BTW, USMC retired, and my youngest is at SOI currently.


----------



## AVATAR_2010 (Dec 23, 2010)

Thanks guys, yes. I have been working on PT, and well. That's just about what I do. I work, and PT. Sometimes, days like today, I just wake up tired. 

thanks again, Yut Fisher, and BBob!


----------



## maizeandblue (Jun 27, 2008)

Avatar 2010 you don't know tired yet. Like they said PT, PT, PT, and some more PT. The AR platform is not complicated and you will only be allowed to take it down so far anyway. Good luck to you. Remember, when it seems it can't get any better, hold your head up keep moving forward and from there it will get better and maybe even easier. '03' baby the rest is just support.
USMC E5/SGT 0341


----------



## maizeandblue (Jun 27, 2008)

Yut Fisher is that Stone Bay?


----------



## ACTIONJACKSON (May 6, 2010)

Thank you for your willingness to serve, YOU ARE APPRECIATED!!


----------



## HisName (Nov 29, 2009)

Thanks for serving.
was 0311 My 1st tour

Agree , work on your PT and things will go much easier.
even with no range time , you can get trigger time at home.
we set and practiced for hours at PI setting and holding on paint spots on 55 gal drums. you get use to the trigger and practice the very slow application of pressure until the weapon goes off without your knowledge. [ no flinch ]
That was the theory anyway. concentrate on your breathing .
You probably know all these things , but a reminder never hurts.

Good Luck.


----------



## Yut fisher (Feb 28, 2010)

Maizeandblue......That is actually the KD range at Quantico. I took the picture when guys from my platoon were doing a re-qual. You can see some coaches and shooters down around the 200 if you look closely.

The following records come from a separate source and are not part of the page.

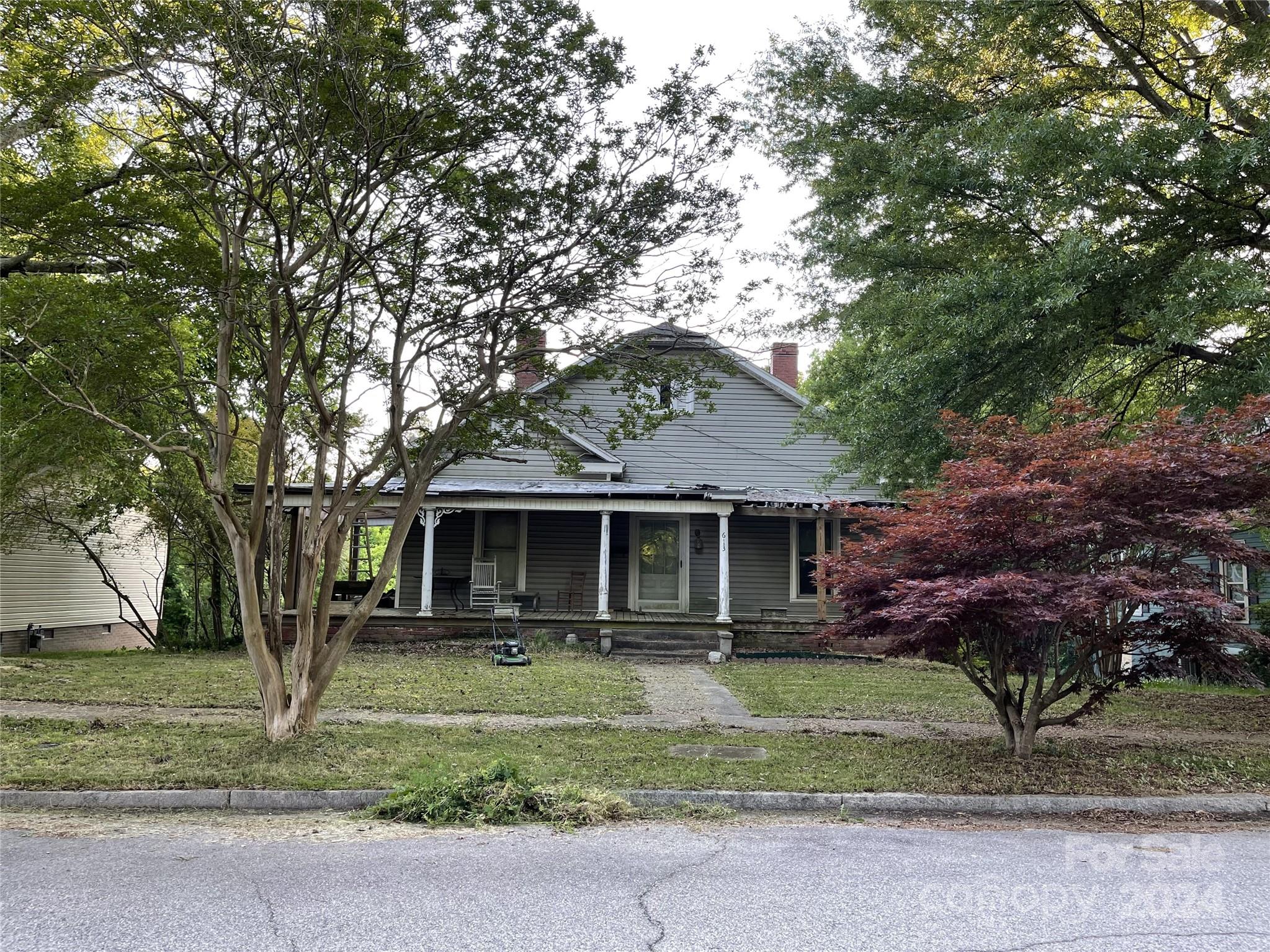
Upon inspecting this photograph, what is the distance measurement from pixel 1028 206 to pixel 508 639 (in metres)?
11.1

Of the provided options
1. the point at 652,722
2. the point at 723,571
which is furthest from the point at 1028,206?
the point at 723,571

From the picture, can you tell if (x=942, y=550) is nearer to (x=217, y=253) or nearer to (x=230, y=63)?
(x=217, y=253)

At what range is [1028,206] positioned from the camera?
38.9 ft

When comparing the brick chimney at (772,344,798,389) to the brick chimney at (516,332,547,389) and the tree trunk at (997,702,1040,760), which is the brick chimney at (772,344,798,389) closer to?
the brick chimney at (516,332,547,389)

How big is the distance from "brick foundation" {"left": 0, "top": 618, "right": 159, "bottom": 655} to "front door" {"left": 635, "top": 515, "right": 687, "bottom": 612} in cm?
1371

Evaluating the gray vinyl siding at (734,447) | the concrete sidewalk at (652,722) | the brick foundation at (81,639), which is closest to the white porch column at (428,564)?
the gray vinyl siding at (734,447)

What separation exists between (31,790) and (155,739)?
173 centimetres

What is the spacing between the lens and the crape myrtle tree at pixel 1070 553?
7094 mm

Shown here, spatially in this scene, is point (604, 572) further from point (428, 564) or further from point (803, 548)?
point (803, 548)

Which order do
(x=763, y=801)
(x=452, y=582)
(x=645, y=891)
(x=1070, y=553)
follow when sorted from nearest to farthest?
(x=645, y=891)
(x=763, y=801)
(x=1070, y=553)
(x=452, y=582)

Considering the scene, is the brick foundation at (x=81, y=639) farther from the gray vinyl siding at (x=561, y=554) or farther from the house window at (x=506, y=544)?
the gray vinyl siding at (x=561, y=554)

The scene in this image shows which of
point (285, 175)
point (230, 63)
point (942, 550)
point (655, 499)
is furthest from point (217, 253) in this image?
point (655, 499)

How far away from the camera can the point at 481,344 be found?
29.5 feet

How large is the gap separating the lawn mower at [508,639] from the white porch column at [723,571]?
13.5 ft
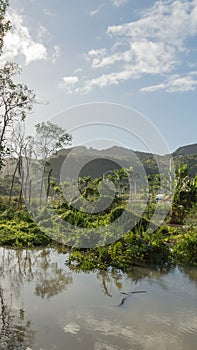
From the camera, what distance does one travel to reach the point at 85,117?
1031cm

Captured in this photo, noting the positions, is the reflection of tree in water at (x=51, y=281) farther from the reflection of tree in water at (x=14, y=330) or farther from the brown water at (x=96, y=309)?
the reflection of tree in water at (x=14, y=330)

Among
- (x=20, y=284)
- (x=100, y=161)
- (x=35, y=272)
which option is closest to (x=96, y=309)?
(x=20, y=284)

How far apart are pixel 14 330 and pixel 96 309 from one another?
4.16 feet

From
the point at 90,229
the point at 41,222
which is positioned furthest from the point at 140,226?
the point at 41,222

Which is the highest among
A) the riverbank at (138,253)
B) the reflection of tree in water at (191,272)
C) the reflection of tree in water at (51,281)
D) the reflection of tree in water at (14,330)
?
the riverbank at (138,253)

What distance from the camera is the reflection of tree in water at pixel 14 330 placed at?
3.40 meters

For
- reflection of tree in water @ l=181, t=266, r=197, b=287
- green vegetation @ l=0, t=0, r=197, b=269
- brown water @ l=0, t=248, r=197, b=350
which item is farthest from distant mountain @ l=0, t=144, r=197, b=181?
brown water @ l=0, t=248, r=197, b=350

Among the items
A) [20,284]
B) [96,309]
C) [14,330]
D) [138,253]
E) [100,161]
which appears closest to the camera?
[14,330]

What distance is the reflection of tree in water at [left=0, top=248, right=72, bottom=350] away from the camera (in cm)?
361

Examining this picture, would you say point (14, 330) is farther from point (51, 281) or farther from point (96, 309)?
point (51, 281)

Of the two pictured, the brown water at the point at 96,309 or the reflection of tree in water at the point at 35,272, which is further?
the reflection of tree in water at the point at 35,272

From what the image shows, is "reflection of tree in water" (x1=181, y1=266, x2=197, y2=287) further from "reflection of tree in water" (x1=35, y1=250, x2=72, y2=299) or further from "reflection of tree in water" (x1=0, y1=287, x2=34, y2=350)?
"reflection of tree in water" (x1=0, y1=287, x2=34, y2=350)

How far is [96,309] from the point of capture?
14.8ft

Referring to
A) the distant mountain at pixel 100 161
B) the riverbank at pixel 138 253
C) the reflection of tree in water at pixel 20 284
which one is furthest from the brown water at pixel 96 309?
the distant mountain at pixel 100 161
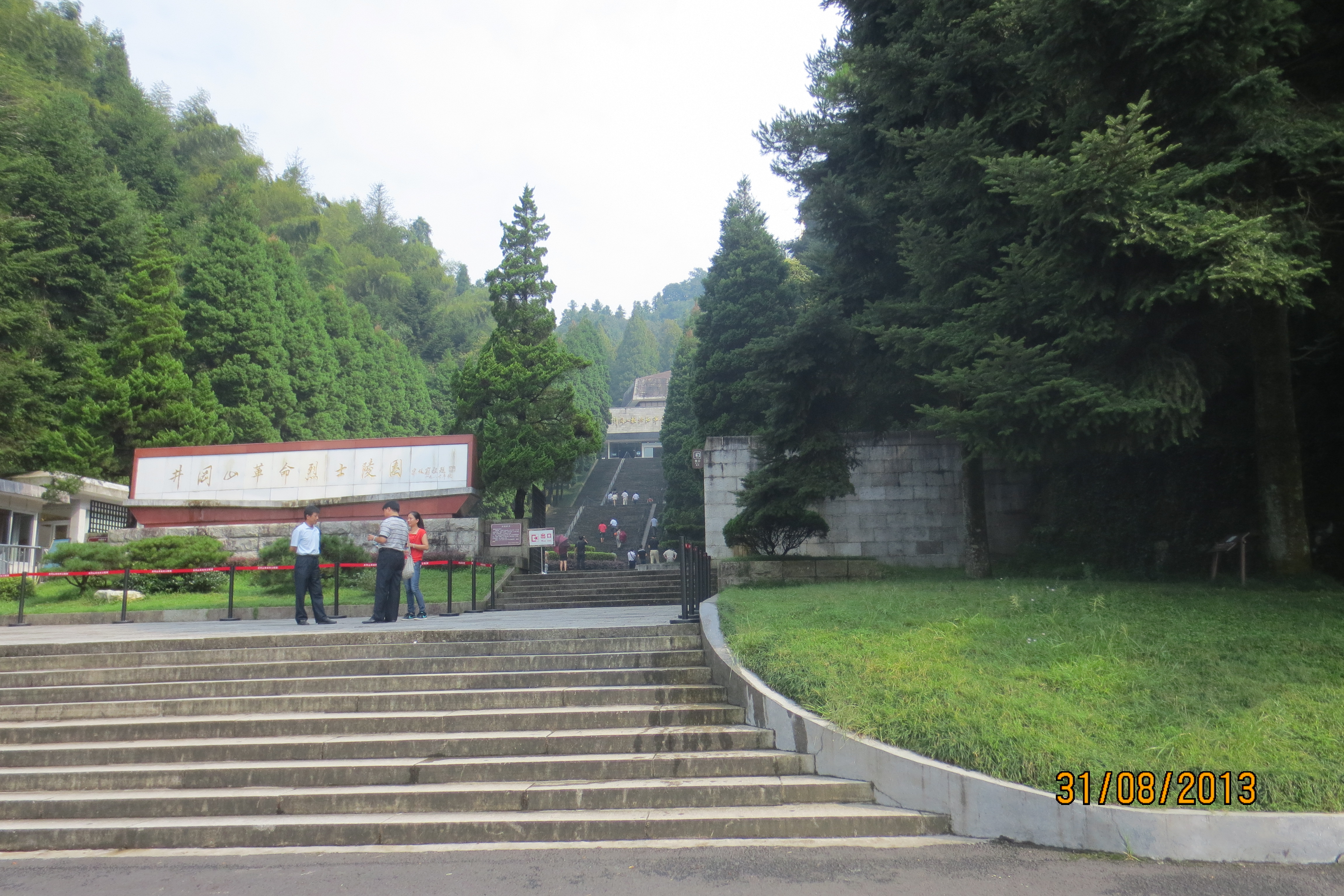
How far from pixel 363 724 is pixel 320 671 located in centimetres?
136

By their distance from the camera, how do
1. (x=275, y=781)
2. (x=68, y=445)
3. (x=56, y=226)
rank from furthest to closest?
(x=56, y=226), (x=68, y=445), (x=275, y=781)

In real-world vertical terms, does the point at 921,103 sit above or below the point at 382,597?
above

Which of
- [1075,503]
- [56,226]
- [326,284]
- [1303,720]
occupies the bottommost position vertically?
[1303,720]

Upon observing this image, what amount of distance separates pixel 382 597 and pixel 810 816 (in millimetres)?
6889

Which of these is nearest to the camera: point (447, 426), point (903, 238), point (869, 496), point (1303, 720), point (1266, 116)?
point (1303, 720)

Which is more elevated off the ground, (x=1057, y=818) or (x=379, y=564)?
(x=379, y=564)

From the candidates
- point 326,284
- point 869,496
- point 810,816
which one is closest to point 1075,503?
point 869,496

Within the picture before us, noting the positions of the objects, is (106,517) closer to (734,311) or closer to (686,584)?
(734,311)

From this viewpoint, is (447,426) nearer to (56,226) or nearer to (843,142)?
(56,226)

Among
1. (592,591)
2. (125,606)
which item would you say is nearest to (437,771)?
(125,606)

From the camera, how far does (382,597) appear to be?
9.98m

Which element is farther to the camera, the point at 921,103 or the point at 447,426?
the point at 447,426

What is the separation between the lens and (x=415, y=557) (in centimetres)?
1141
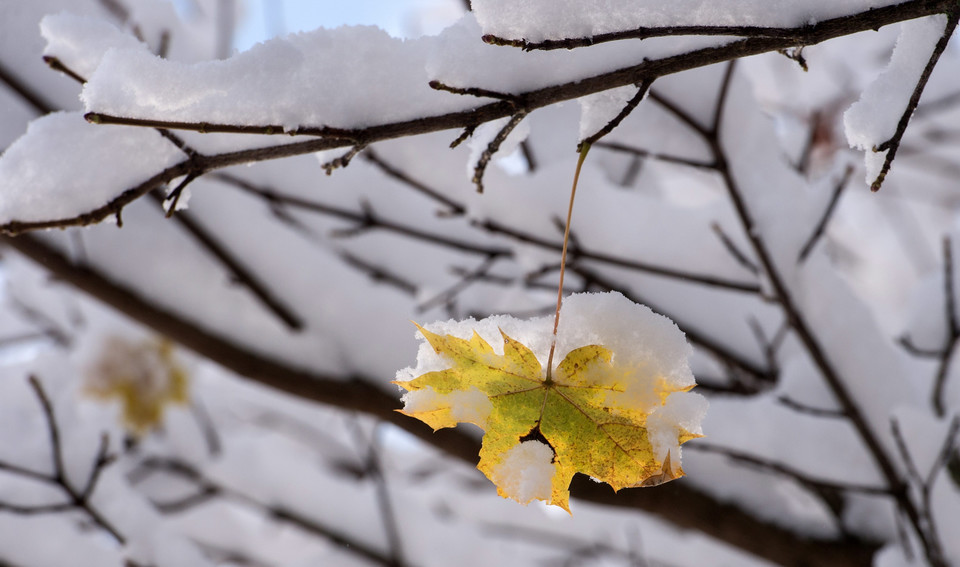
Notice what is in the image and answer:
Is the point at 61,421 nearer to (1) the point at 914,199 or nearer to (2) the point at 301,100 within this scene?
(2) the point at 301,100

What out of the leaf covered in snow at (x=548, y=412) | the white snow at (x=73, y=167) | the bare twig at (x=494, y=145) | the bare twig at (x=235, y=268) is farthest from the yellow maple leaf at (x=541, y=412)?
the bare twig at (x=235, y=268)

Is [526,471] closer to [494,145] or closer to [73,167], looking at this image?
[494,145]

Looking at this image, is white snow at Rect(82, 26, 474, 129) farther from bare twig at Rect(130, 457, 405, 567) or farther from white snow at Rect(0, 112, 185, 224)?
bare twig at Rect(130, 457, 405, 567)

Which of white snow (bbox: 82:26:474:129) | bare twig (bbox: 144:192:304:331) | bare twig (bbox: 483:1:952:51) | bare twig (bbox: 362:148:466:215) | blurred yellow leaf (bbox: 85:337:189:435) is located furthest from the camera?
blurred yellow leaf (bbox: 85:337:189:435)

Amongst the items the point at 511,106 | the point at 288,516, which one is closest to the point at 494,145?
the point at 511,106

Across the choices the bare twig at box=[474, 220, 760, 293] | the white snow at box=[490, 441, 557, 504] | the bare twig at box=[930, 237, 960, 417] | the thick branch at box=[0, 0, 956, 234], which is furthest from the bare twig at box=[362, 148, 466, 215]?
the bare twig at box=[930, 237, 960, 417]

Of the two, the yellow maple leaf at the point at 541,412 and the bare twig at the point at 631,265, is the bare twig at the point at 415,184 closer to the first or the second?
the bare twig at the point at 631,265
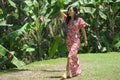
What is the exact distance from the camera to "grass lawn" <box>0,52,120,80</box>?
8.78m

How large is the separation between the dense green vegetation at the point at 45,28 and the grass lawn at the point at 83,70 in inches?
44.7

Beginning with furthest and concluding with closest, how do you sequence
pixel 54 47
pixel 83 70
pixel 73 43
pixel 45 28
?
1. pixel 45 28
2. pixel 54 47
3. pixel 83 70
4. pixel 73 43

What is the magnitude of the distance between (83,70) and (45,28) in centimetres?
563

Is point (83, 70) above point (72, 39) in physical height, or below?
below

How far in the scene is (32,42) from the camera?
1439 centimetres

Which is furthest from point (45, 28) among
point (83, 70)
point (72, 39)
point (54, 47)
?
point (72, 39)

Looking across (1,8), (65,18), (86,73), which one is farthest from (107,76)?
(1,8)

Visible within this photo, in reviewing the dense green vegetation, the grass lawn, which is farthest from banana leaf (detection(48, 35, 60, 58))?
the grass lawn

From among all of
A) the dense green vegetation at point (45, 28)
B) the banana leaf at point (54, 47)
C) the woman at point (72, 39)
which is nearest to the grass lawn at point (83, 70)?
the woman at point (72, 39)

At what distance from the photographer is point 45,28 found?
14.9 m

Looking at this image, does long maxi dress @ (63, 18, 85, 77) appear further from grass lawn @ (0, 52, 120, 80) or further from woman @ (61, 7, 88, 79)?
grass lawn @ (0, 52, 120, 80)

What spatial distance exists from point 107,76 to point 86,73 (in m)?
0.68

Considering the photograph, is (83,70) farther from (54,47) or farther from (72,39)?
(54,47)

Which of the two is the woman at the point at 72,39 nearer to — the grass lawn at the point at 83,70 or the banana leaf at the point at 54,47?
the grass lawn at the point at 83,70
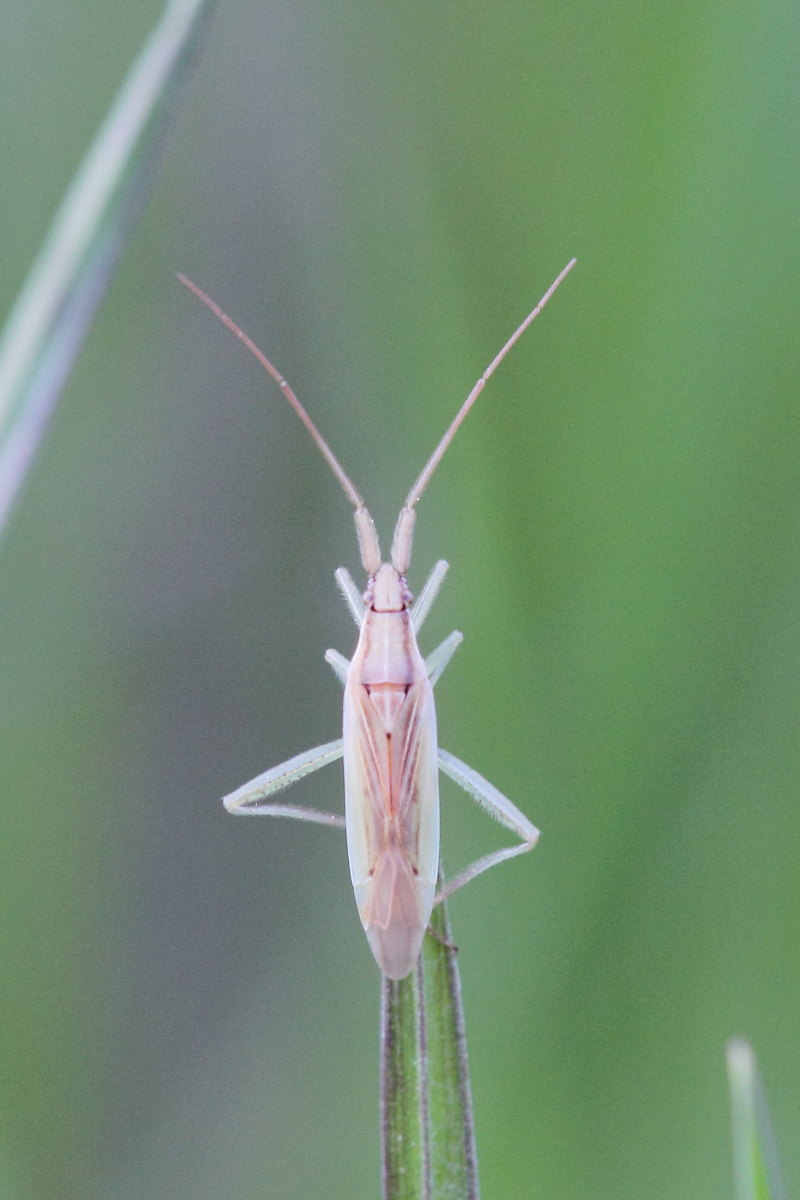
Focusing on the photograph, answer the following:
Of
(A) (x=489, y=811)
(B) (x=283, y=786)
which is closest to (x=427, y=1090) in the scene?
(A) (x=489, y=811)

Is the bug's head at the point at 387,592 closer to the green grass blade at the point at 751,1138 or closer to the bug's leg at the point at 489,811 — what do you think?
the bug's leg at the point at 489,811

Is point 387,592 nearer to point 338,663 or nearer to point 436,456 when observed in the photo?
point 338,663

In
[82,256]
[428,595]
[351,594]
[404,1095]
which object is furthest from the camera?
[351,594]

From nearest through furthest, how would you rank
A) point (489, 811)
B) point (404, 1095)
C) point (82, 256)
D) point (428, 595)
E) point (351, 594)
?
1. point (82, 256)
2. point (404, 1095)
3. point (489, 811)
4. point (428, 595)
5. point (351, 594)

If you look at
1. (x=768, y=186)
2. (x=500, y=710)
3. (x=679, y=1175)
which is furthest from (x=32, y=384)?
(x=679, y=1175)

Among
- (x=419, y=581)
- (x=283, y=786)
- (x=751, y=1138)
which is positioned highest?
(x=419, y=581)

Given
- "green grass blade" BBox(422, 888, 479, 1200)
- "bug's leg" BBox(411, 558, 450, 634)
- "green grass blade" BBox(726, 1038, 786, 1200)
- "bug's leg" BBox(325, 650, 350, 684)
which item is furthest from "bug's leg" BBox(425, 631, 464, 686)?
"green grass blade" BBox(726, 1038, 786, 1200)
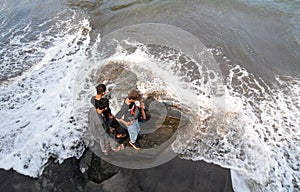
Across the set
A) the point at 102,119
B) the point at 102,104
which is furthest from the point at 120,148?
the point at 102,104

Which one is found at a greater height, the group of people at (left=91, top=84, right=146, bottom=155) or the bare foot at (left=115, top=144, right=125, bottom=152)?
the group of people at (left=91, top=84, right=146, bottom=155)

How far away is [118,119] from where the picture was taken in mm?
5105

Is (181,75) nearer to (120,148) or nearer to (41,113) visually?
(120,148)

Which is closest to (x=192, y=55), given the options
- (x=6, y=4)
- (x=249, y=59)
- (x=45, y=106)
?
(x=249, y=59)

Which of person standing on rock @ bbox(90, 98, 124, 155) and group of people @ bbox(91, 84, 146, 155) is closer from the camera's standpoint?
group of people @ bbox(91, 84, 146, 155)

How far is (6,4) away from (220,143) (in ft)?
44.9

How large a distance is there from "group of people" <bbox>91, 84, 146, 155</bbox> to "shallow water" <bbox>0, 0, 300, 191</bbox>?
0.90 m

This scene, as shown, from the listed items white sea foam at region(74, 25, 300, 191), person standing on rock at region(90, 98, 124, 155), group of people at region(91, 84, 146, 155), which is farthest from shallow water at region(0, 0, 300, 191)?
group of people at region(91, 84, 146, 155)

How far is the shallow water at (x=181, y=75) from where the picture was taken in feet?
18.2

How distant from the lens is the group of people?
472cm

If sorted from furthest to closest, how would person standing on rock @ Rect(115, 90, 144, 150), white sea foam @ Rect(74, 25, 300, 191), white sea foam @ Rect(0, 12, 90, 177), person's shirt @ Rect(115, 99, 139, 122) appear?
white sea foam @ Rect(0, 12, 90, 177) → white sea foam @ Rect(74, 25, 300, 191) → person's shirt @ Rect(115, 99, 139, 122) → person standing on rock @ Rect(115, 90, 144, 150)

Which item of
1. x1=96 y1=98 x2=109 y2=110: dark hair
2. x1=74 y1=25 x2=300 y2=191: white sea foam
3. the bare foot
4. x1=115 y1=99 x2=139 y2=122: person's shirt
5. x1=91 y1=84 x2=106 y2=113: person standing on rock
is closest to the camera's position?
x1=91 y1=84 x2=106 y2=113: person standing on rock

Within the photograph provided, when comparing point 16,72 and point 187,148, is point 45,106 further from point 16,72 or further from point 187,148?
point 187,148

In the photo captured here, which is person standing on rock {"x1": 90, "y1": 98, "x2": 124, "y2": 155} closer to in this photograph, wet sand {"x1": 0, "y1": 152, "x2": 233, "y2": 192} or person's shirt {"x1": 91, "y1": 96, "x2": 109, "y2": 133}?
person's shirt {"x1": 91, "y1": 96, "x2": 109, "y2": 133}
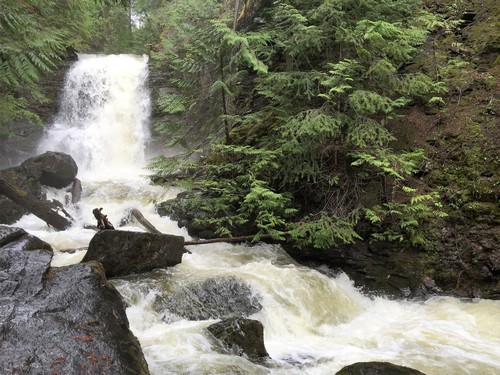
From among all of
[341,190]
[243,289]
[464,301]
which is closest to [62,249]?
[243,289]

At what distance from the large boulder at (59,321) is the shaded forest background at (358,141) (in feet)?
13.6

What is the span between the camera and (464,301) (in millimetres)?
7191

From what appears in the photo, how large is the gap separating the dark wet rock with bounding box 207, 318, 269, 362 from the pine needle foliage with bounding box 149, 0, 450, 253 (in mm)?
3053

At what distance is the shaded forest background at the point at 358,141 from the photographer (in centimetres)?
768

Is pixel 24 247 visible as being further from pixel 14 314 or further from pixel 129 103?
pixel 129 103

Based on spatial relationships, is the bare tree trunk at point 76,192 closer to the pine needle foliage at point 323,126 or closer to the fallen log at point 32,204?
the fallen log at point 32,204

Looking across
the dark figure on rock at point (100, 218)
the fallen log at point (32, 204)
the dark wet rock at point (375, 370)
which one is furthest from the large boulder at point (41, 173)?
the dark wet rock at point (375, 370)

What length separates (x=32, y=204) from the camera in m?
9.80

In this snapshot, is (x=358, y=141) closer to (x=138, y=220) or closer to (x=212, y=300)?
(x=212, y=300)

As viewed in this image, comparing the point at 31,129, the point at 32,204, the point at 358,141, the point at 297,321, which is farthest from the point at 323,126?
the point at 31,129

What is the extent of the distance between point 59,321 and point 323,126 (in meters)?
5.80

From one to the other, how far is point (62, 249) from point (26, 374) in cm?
563

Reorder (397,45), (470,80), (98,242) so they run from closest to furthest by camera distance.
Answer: (98,242)
(397,45)
(470,80)

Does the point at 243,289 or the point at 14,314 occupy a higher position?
the point at 14,314
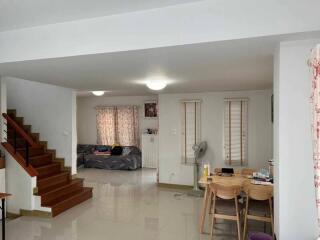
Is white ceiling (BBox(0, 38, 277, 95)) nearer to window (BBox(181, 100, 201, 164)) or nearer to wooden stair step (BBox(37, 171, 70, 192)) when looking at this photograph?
wooden stair step (BBox(37, 171, 70, 192))

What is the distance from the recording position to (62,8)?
225 centimetres

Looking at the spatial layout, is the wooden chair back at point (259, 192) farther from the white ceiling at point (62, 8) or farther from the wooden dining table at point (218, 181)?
the white ceiling at point (62, 8)

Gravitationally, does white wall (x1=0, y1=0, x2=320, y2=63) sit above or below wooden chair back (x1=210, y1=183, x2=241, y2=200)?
above

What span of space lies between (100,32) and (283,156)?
1.97 metres

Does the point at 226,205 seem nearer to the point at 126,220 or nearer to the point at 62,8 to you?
the point at 126,220

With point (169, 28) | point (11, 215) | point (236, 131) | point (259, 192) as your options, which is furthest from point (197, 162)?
point (169, 28)

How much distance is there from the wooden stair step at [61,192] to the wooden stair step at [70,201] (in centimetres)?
8

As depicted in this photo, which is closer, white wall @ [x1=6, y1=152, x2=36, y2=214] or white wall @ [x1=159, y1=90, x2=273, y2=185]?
white wall @ [x1=6, y1=152, x2=36, y2=214]

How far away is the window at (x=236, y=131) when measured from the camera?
19.4 feet

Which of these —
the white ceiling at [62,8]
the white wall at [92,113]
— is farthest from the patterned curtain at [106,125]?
the white ceiling at [62,8]

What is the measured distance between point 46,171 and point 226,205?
374cm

I was fortunate enough to have one of the rifle team guys for my coach going through. 

The Marine Corps truly has some of the best fundamental marksmanship trainers in the world.

Hisname.....there are still a plethora of 55 gal drums used to "snap-in" just in case you were wondering.

Avatar_2010 ..... If you want to shoot and have some free time you might look into Project Appleseed. I'm not sure how good it is but the program is going on this weekend at ERML (Escambia River Muzzle Loaders) and you might get to shoot for free. Not sure about members in the Delayed Entry Program but it is worth you asking.


----------



## D_Shane (Apr 3, 2010)

It's harder to be unschooled than it is to be uneducated. Several of us going through had a harder time with "basics" than the guys that had never handled a weapon. I grew up hunting and around firearms so I had no problem with shooting, but under stress you will revert to the _muscle memory_ effect. As a consequence, we didn't do things EXACTLY the way they wanted it. The guys that had never been taught anything had nothing BUT what the DI or CC showed them so that's what they fell back on.
You've already been told enough about the physical conditioning, stick to that. No matter how fit you think you are, you'll need more.


----------